Myeloma Cast Nephropathy: New treatment possibilities

There are a laundry list of renal complications in multiple myeloma that have been previous reviewed on RFN.  Myeloma cast nephropathy is one of the most frequent, being found in approximately a third of patients in autopsy series.  Acute kidney injury is a common presentation of myeloma cast nephropathy with a variable amount of proteinuria.  As a tubular interstitial lesion with intact filtration barrier lower levels of albuminuria are typically present however large amounts of serum free light chains can be present leading to the classic findings of a negative urine dipstick (which detects albumin) with high levels of proteinuria by quantitative evaluation (stay frosty medical students, your intern is just itching to pimp you on this one).

On light microscopy diffuse tubular damage resembling ATN is seen along with distinctive distal tubular casts (in contrast to light chain fanconi syndrome where intracellular proximal tubular deposits are seen).  These casts often have sharp edges, a tendency to fracture (image on the left) and frequently have adherent neutrophils, monocytes or multinucleated giant cells around their periphery (image on the right).

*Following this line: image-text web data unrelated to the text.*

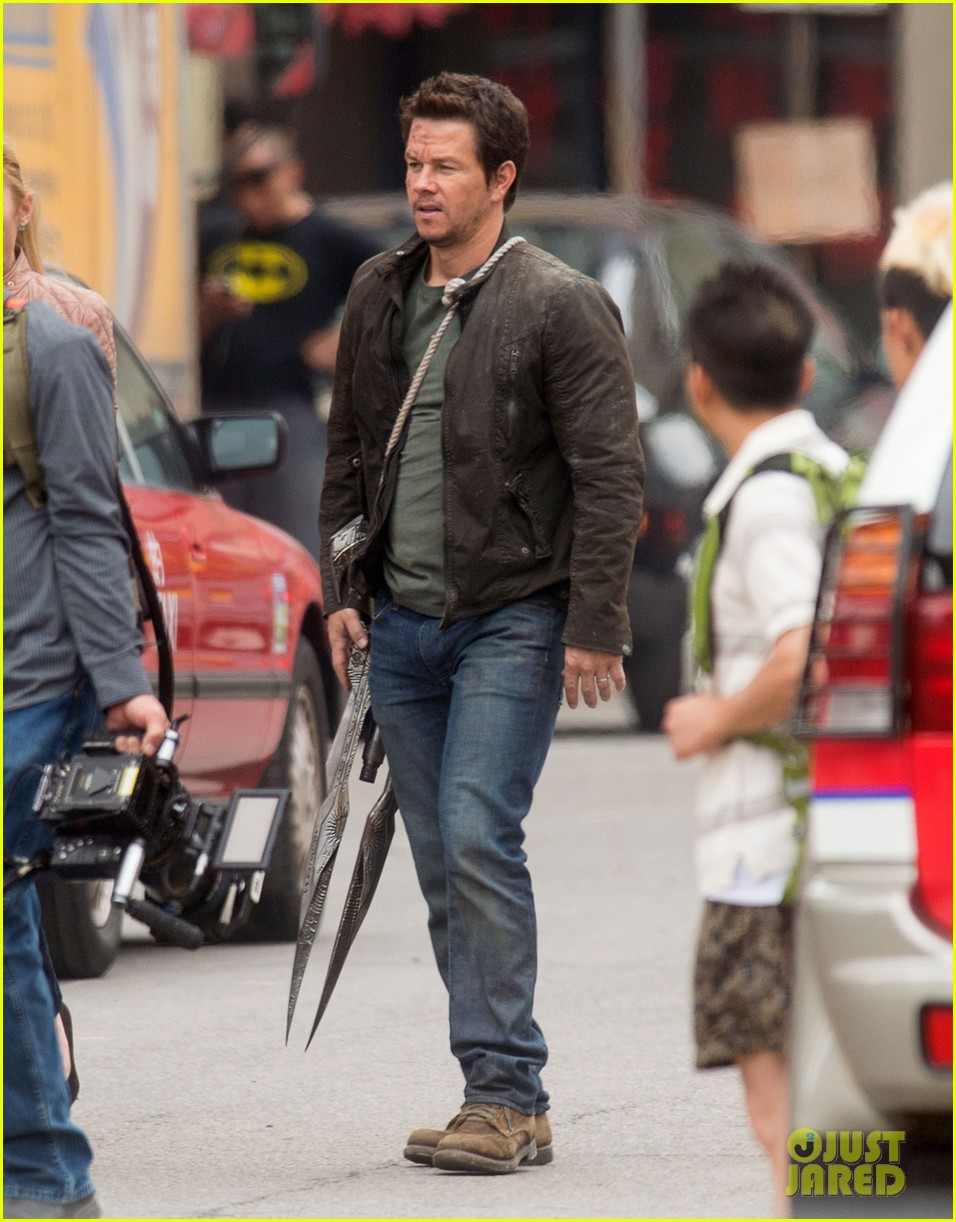 New Weapon Sighted on Transformers 4 Detroit Set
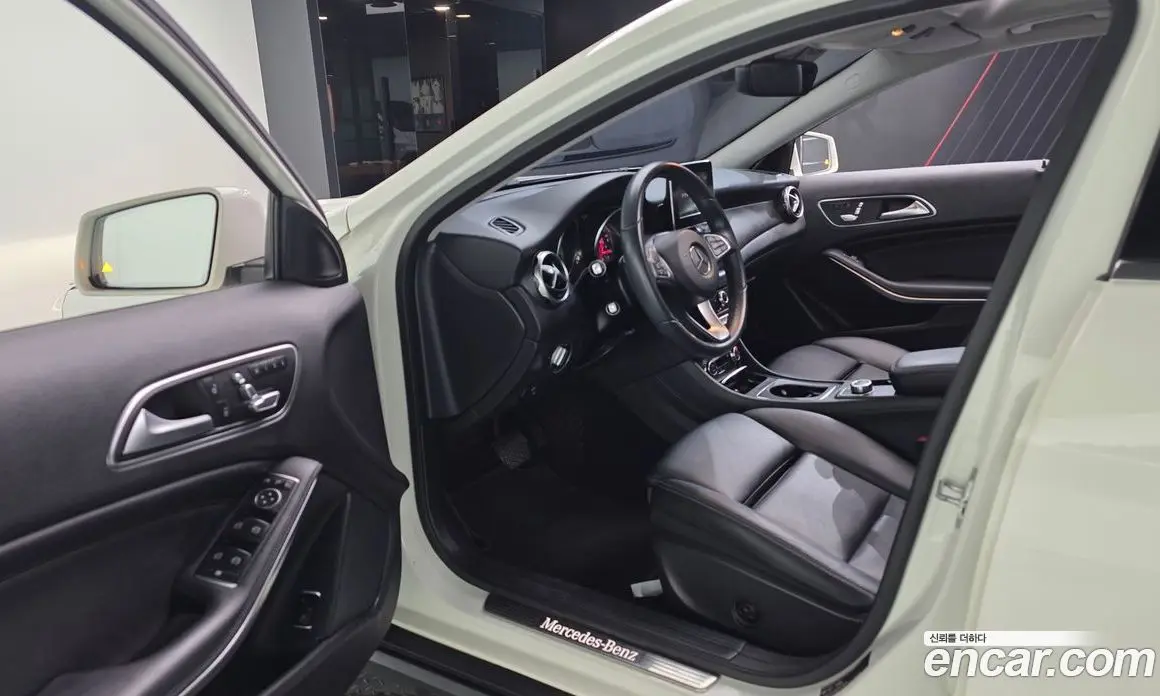 Mercedes-Benz GLA-Class 2017 2.0 АКПП, фото 13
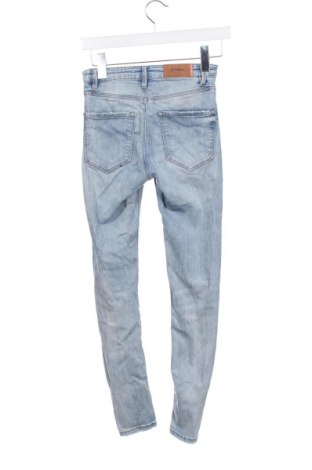 Dámské džíny  Stradivarius, Velikost XS, Barva Modrá, Cena  367,00 Kč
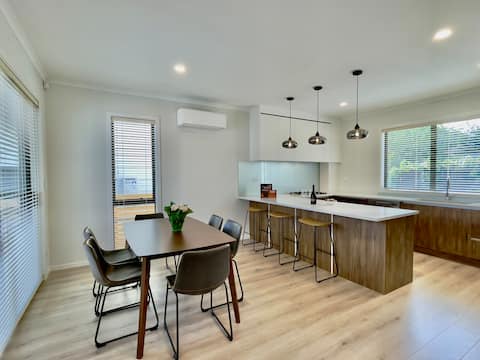 6 Min to Beach, Newly Built Family Haven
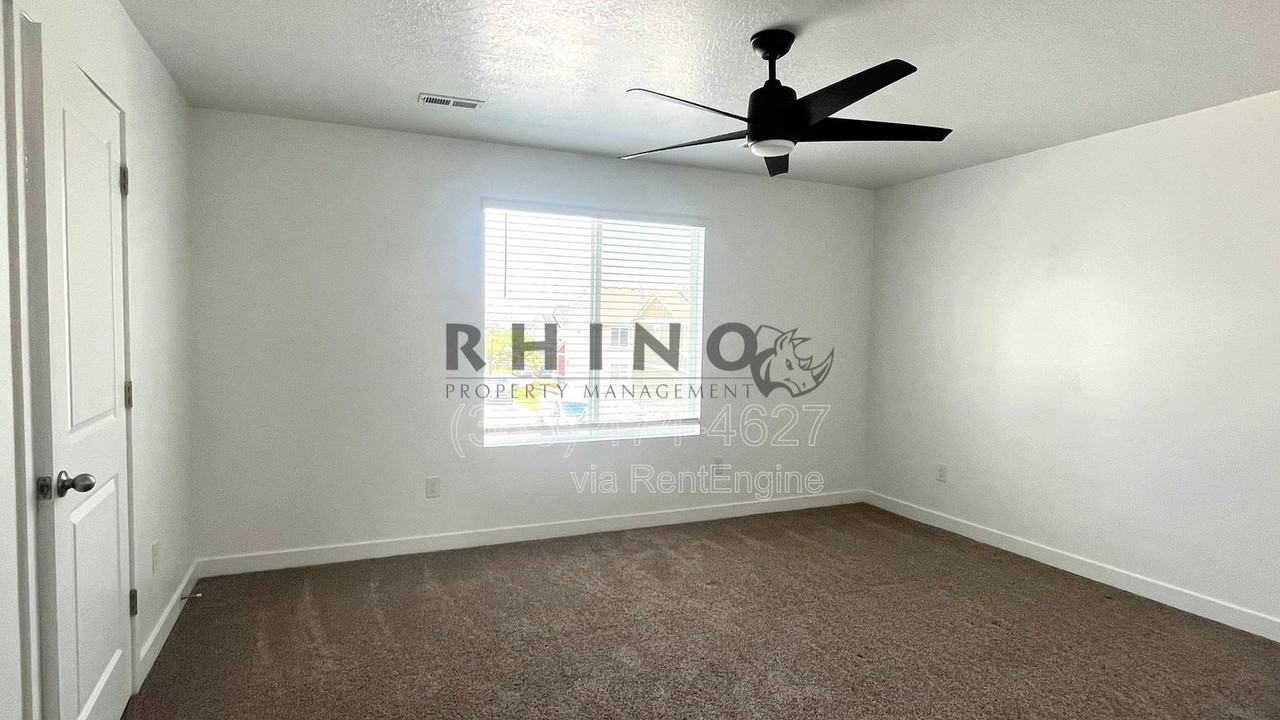 3579 W Cornfield Dr - Photo 5 of 15
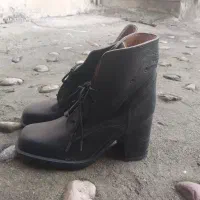 کفش نو هستن|کیف، کفش، کمربند|صومعه‌سرا, |دیوار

Two papers from a group in Alabama shed light on the mechanism of formation of these casts and new potential treatment strategies.  It has long been known that the casts are composed of light chains bound to Tamm-Horsfall protein.  What the group first showed is that the CDR3 region on free light chains is the critical determinant of the binding with Tamm-Horsfall protein.

In their more recent paper, they report the development of a competitive inhibitor of the light chain Tamm-Horsfall protein interaction by blocking the Tamm-Horsfall protein binding site.  In a rodent model, in which human serum from patients with multiple myeloma was used to induce myeloma cast nephropathy they demonstrate the ability of the inhibitor to prevent both the histologic changes of myeloma cast nephropathy as well as AKI.

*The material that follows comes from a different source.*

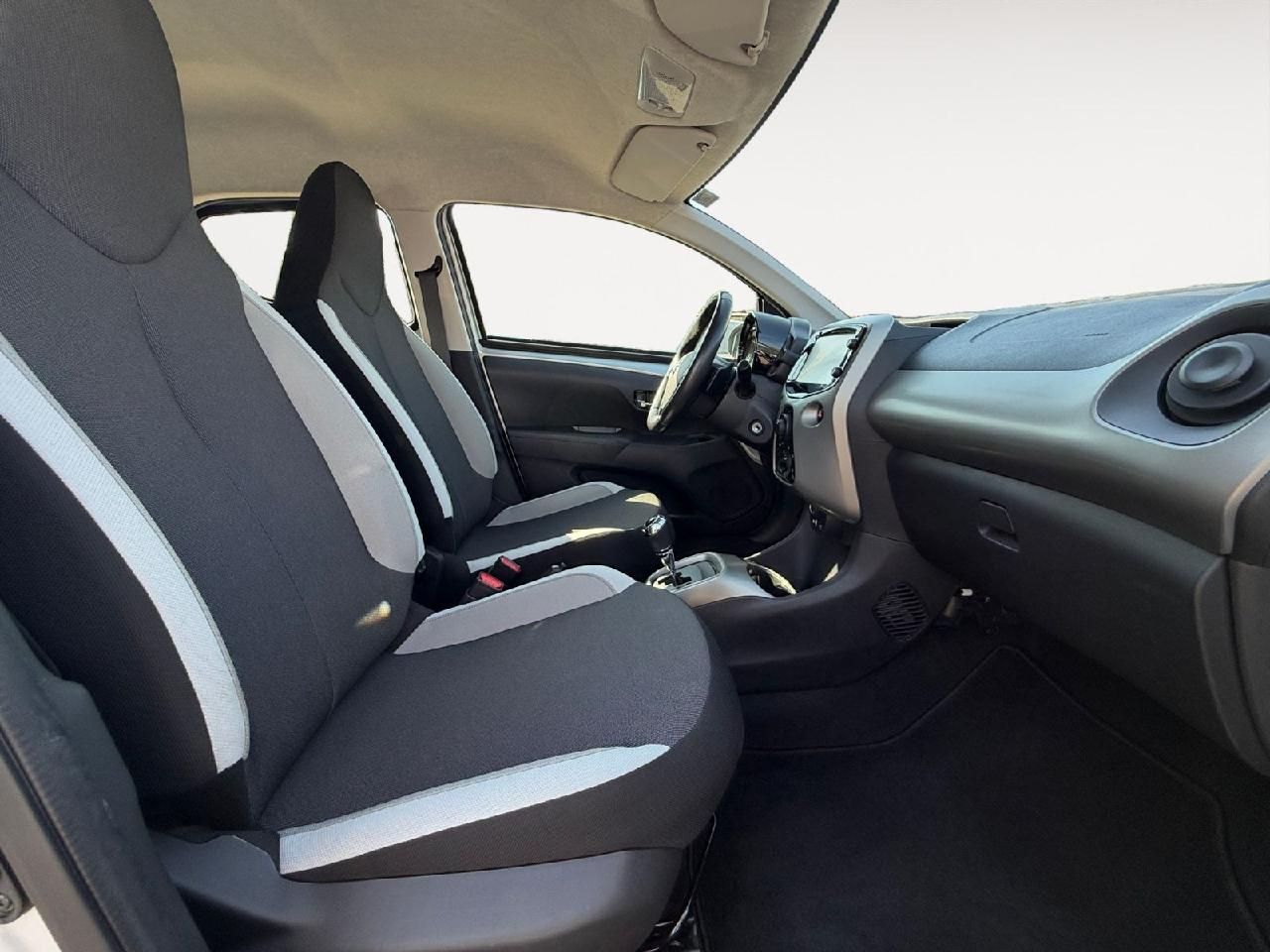 Fahrzeugabbildung Toyota AYGO x-play touch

The inhibitor was infused just four hours after the serum containing light chains so future studies will need to examine situations that more closely mimic human disease in which presentation to care is delayed for much longer periods of time.  Despite this, the study adds to our understanding of the mechanisms on AKI in patients with myeloma casts nephropathy and provides a new avenue for investigation of treatment of renal disease in patients with myeloma casts nephropathy independent of chemotherapy.

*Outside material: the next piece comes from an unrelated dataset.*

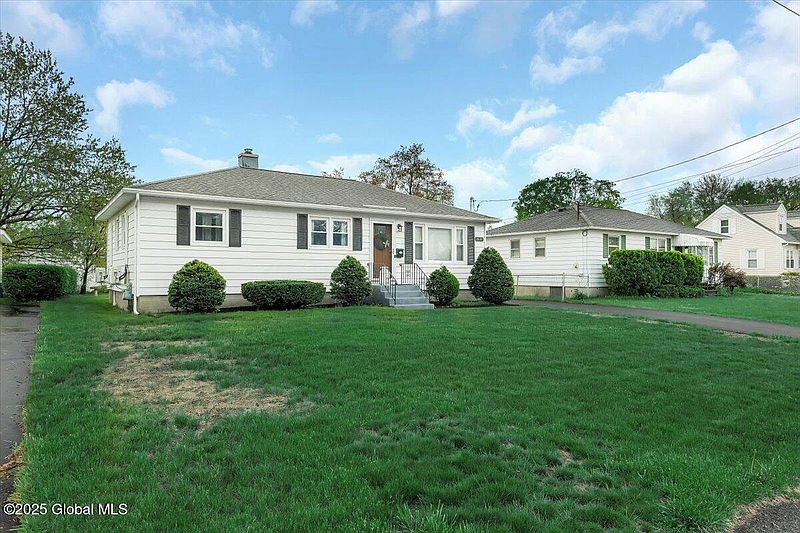 3rd image of 97 McNutt Avenue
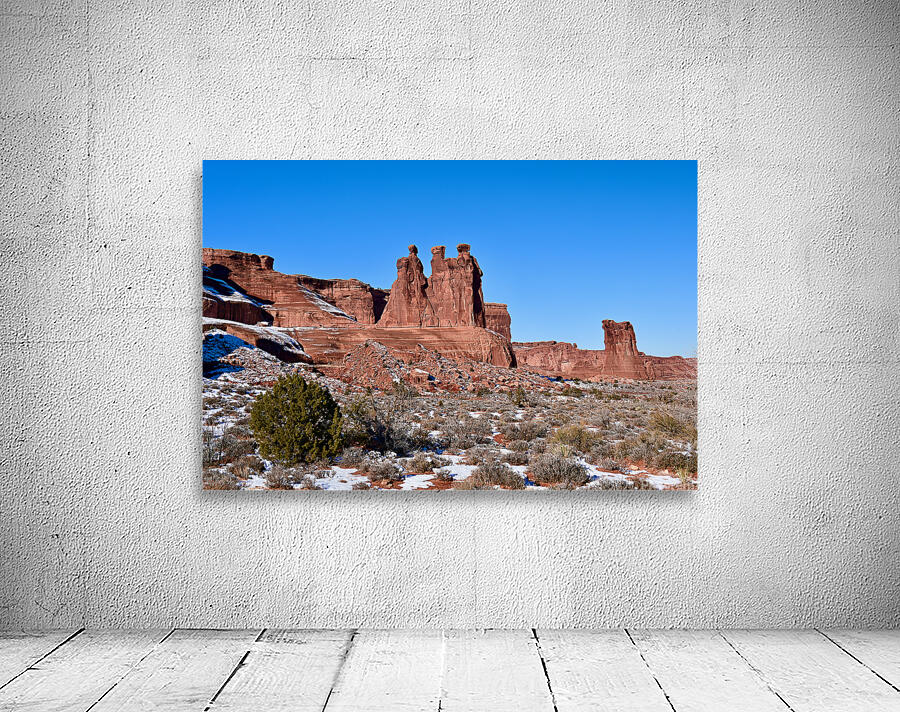 3 Gossips Arches Wall Preview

Images from the recent NephSap Pathology edition.

1 comment:

Kenna stanfill said...

My mother has had multiple sclerosis for 25 years, recently she has had more complicaations that doctors were unable to determine until her current stay in hospital with tests revealing membranous nephropathy and also multiple myloma. We were informed that treatment for membranus nephropathy would be steroids in which she will not respond to, no treatment yet for multiple myloma has been set at this time. Is there anything that will prolong her life?